#### INPUT MATERIAL:

--- start ---

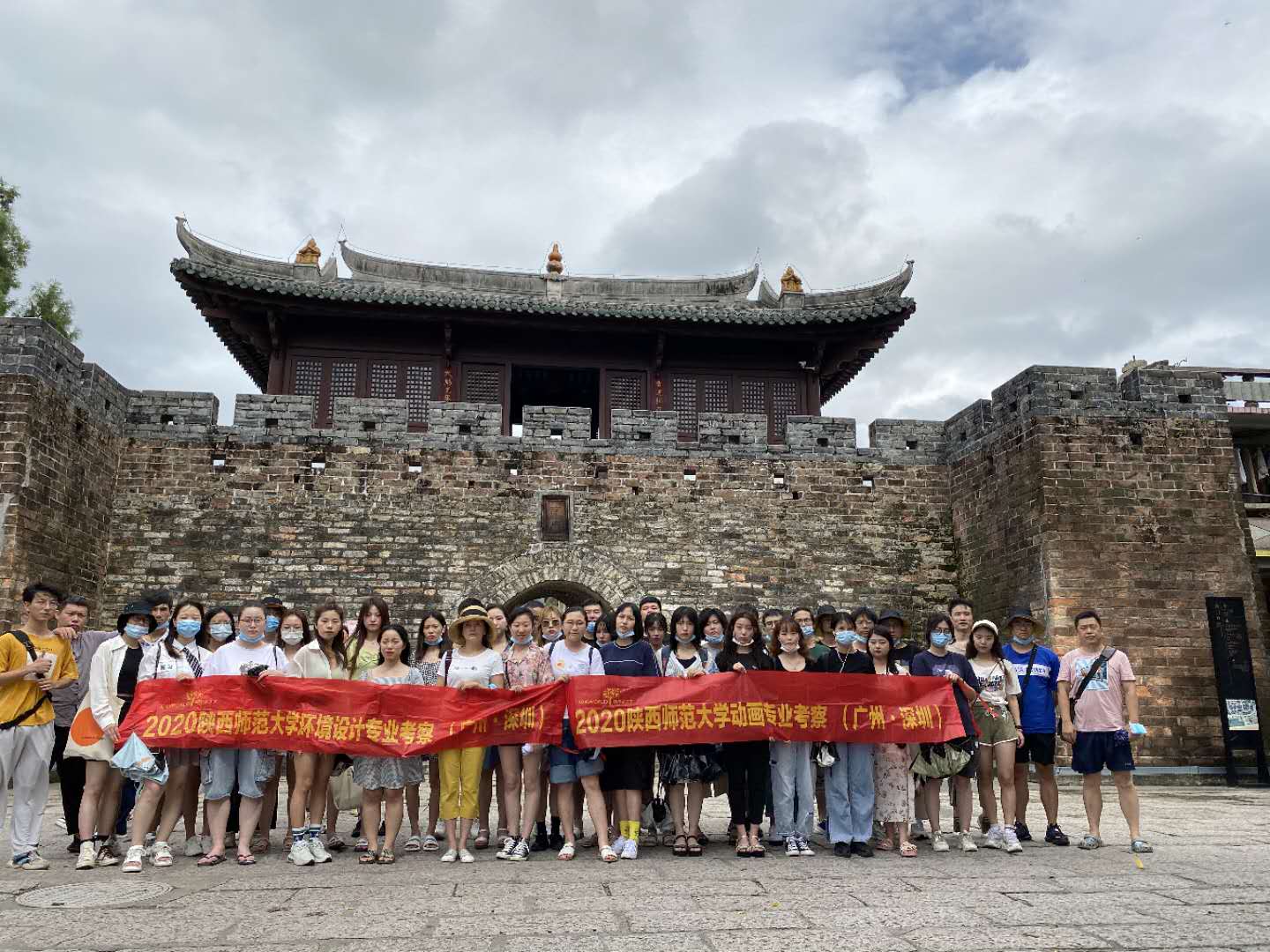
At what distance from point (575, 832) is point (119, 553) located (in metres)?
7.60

--- end ---
--- start ---

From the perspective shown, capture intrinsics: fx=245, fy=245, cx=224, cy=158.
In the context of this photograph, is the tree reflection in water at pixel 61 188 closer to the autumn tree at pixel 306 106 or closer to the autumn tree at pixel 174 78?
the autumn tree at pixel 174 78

--- end ---

#### GIVEN TASK:
Identify each line of the material above in which the word "tree" occurs, and reproduce every such line in full.

#### THE SOLUTION:
In the context of this photograph, is the tree reflection in water at pixel 61 188 closer to the autumn tree at pixel 306 106 or closer to the autumn tree at pixel 174 78?
the autumn tree at pixel 174 78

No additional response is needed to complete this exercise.